* **Problem**
Your answer must be an exact copy of the records below, with no pictures in it.

Records drawn from a dataset
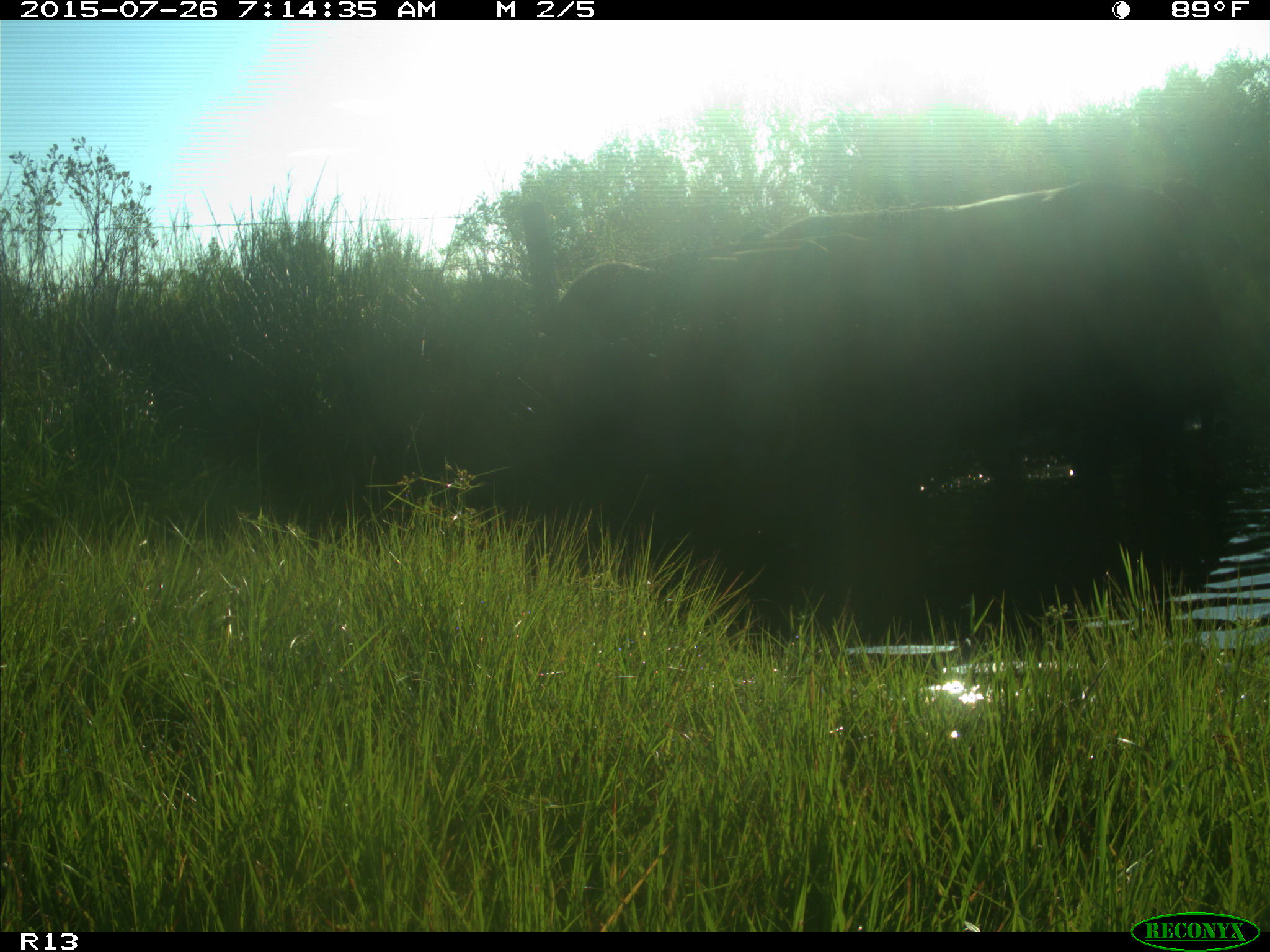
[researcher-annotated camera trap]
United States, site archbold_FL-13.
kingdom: Animalia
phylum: Chordata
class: Mammalia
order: Artiodactyla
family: Bovidae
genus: Bos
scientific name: Bos taurus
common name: domestic cow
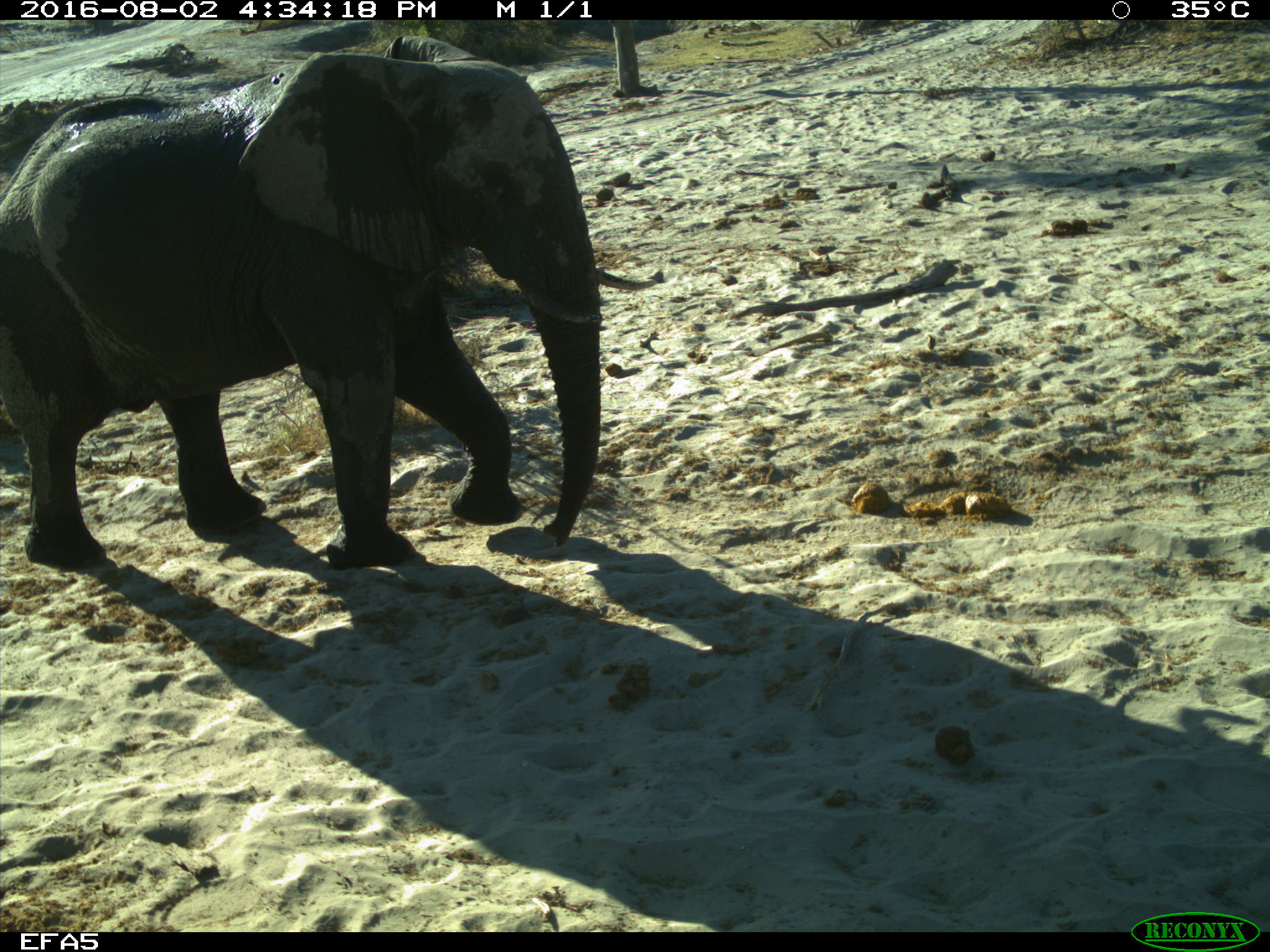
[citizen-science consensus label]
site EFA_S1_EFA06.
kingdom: Animalia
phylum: Chordata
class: Mammalia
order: Proboscidea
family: Elephantidae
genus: Loxodonta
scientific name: Loxodonta africana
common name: african bush elephant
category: elephant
Elephant (african bush elephant) (Loxodonta africana), count 1. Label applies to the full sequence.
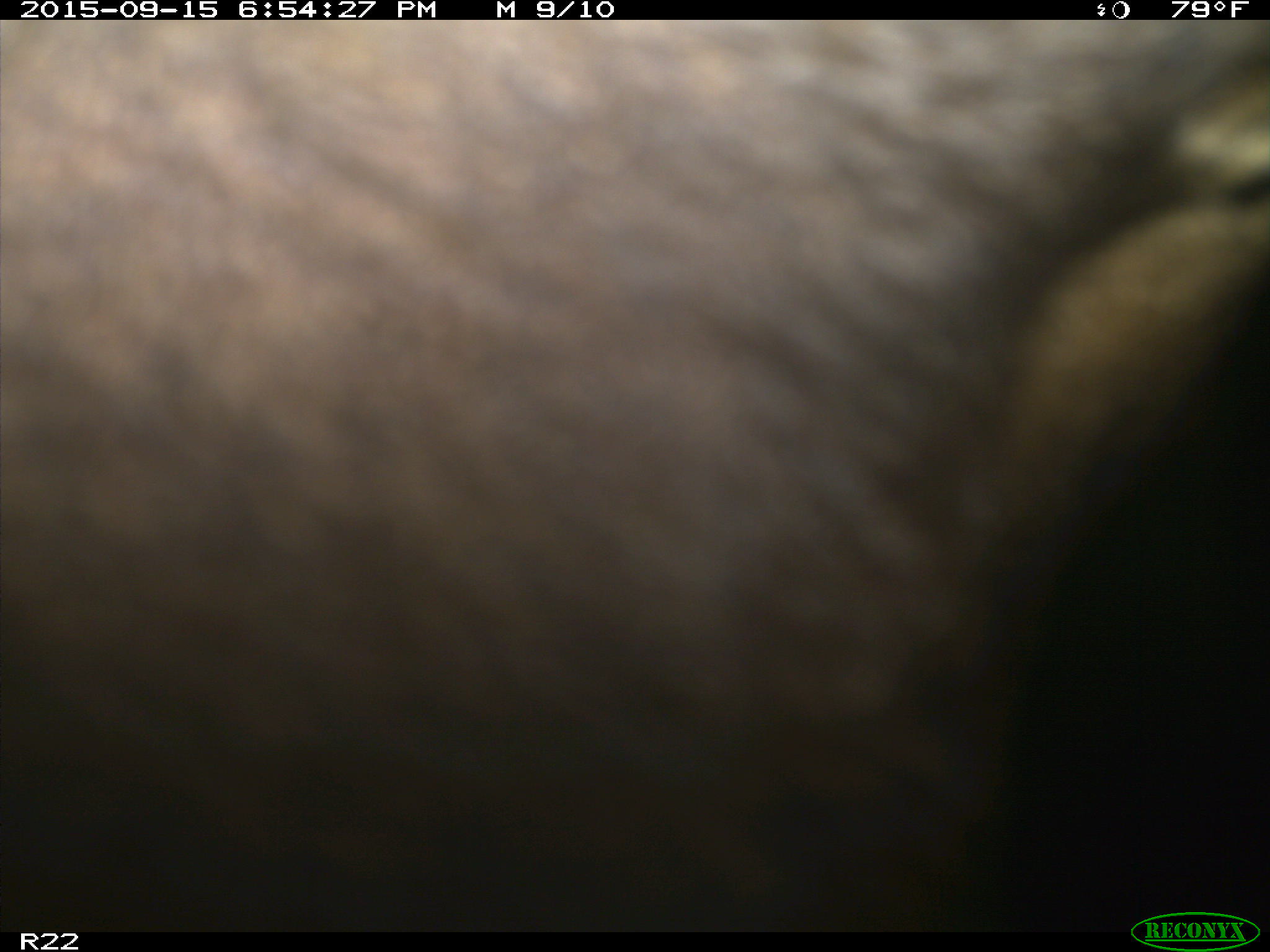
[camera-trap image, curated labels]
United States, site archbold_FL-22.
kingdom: Animalia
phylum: Chordata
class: Mammalia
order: Artiodactyla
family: Bovidae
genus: Bos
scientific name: Bos taurus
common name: domestic cow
Bos taurus (domestic cow).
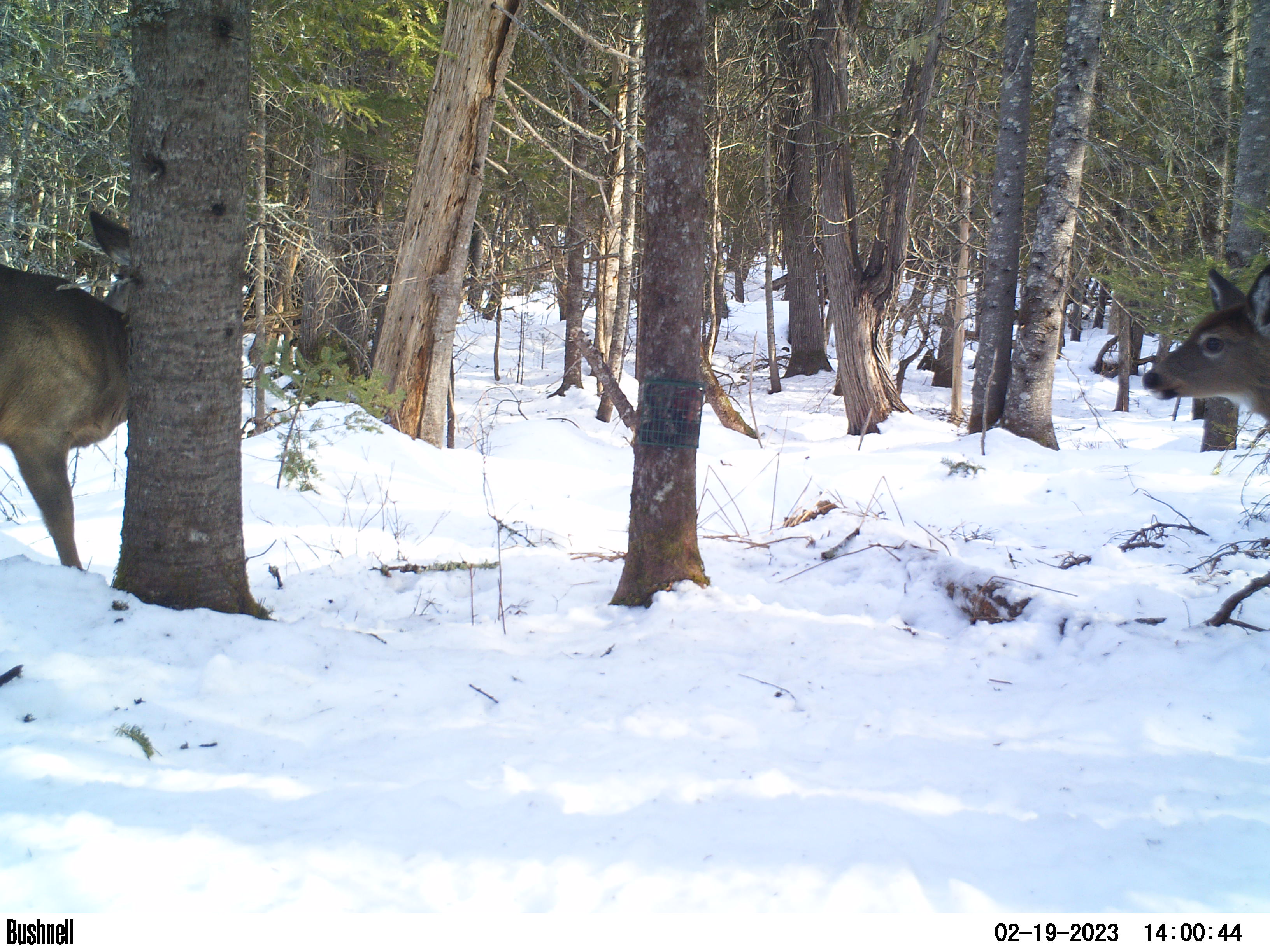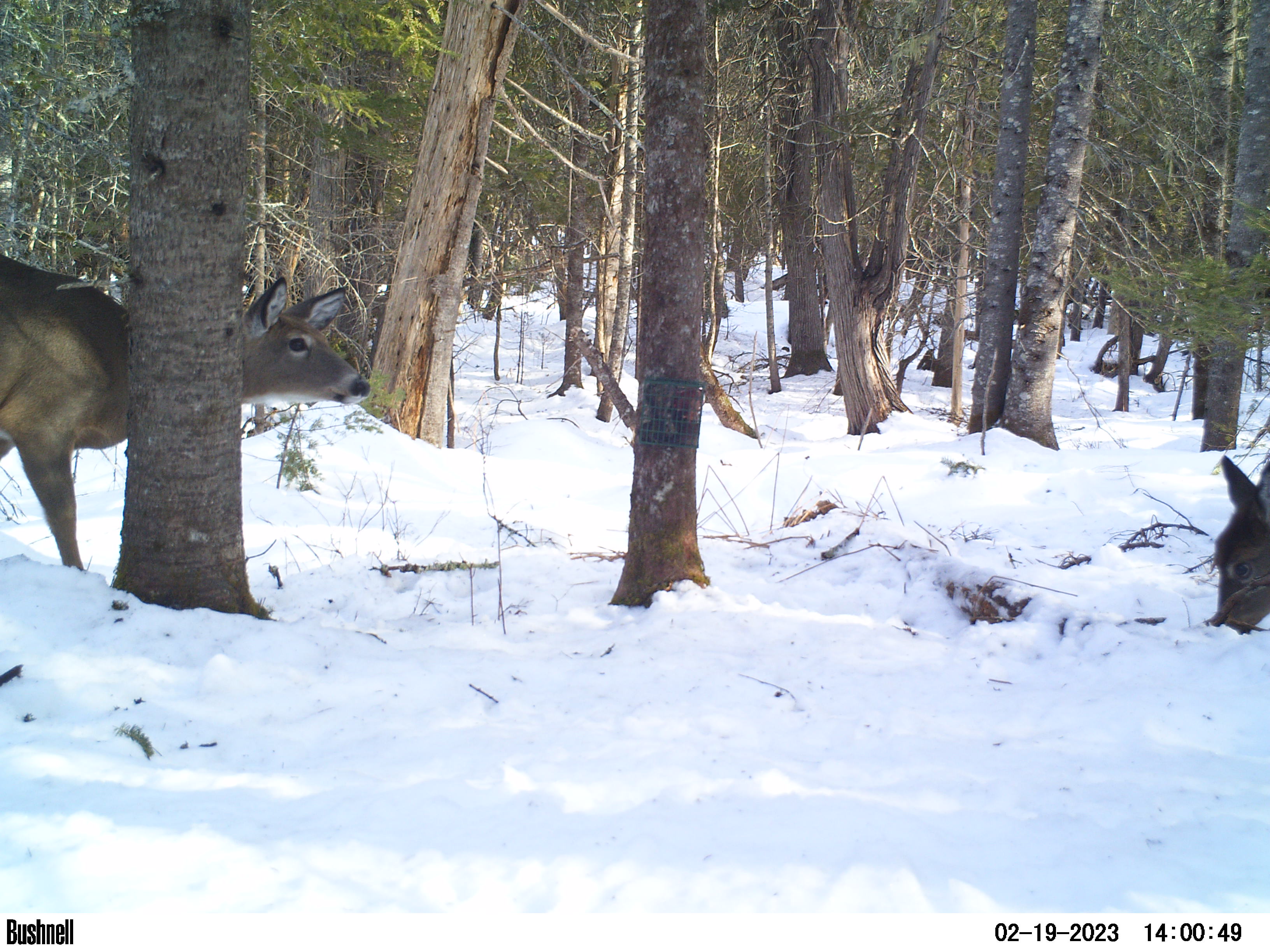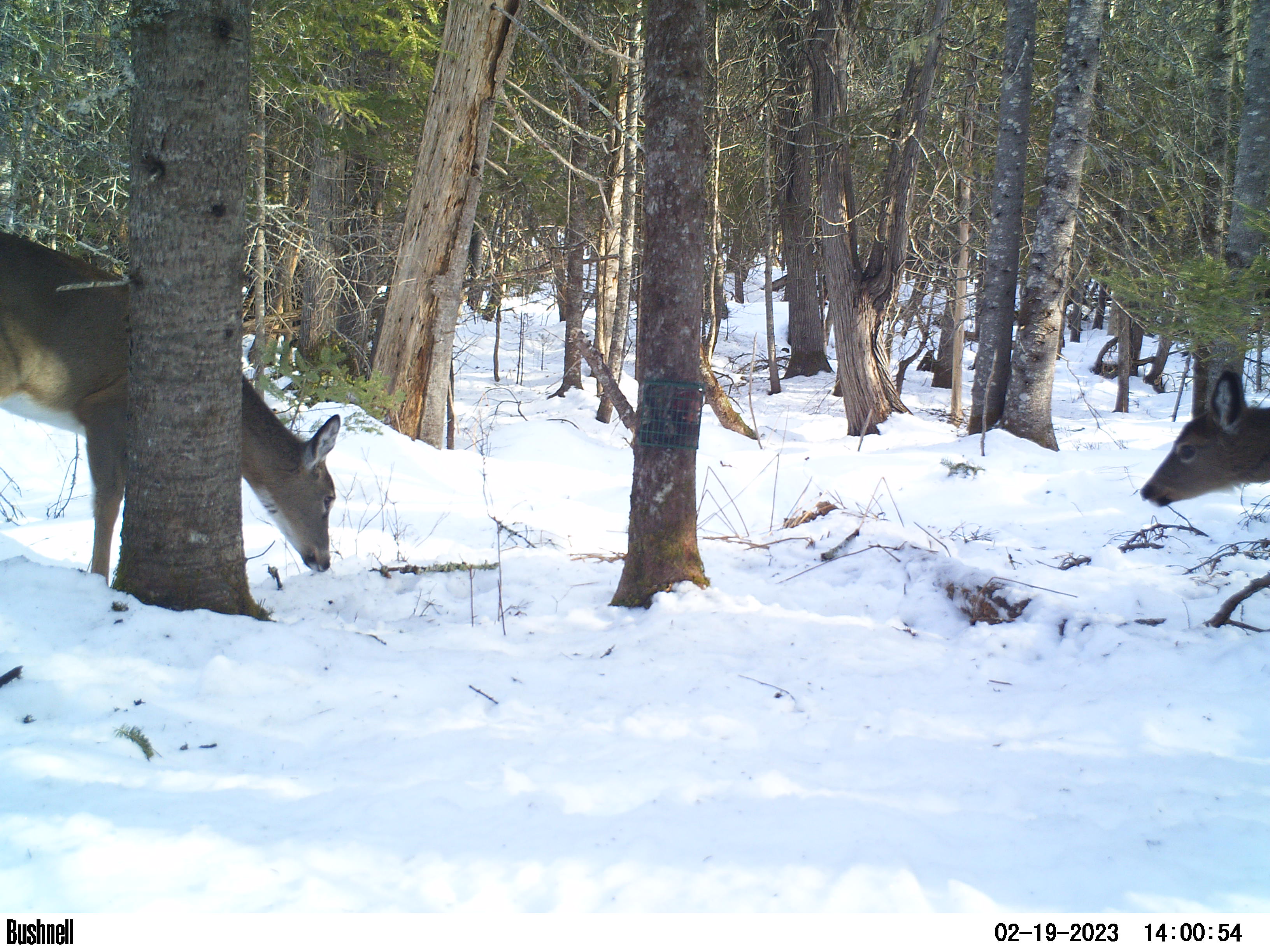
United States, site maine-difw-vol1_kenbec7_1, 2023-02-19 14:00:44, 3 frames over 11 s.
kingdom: Animalia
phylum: Chordata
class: Mammalia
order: Artiodactyla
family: Cervidae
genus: Odocoileus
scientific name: Odocoileus virginianus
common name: white-tailed deer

* **Response area**
[researcher-annotated camera trap]
United States, site archbold_FL-13.
kingdom: Animalia
phylum: Chordata
class: Mammalia
order: Artiodactyla
family: Bovidae
genus: Bos
scientific name: Bos taurus
common name: domestic cow
[citizen-science consensus label]
site EFA_S1_EFA06.
kingdom: Animalia
phylum: Chordata
class: Mammalia
order: Proboscidea
family: Elephantidae
genus: Loxodonta
scientific name: Loxodonta africana
common name: african bush elephant
category: elephant
Elephant (african bush elephant) (Loxodonta africana), count 1. Label applies to the full sequence.
[camera-trap image, curated labels]
United States, site archbold_FL-22.
kingdom: Animalia
phylum: Chordata
class: Mammalia
order: Artiodactyla
family: Bovidae
genus: Bos
scientific name: Bos taurus
common name: domestic cow
Bos taurus (domestic cow).
United States, site maine-difw-vol1_kenbec7_1, 2023-02-19 14:00:44, 3 frames over 11 s.
kingdom: Animalia
phylum: Chordata
class: Mammalia
order: Artiodactyla
family: Cervidae
genus: Odocoileus
scientific name: Odocoileus virginianus
common name: white-tailed deer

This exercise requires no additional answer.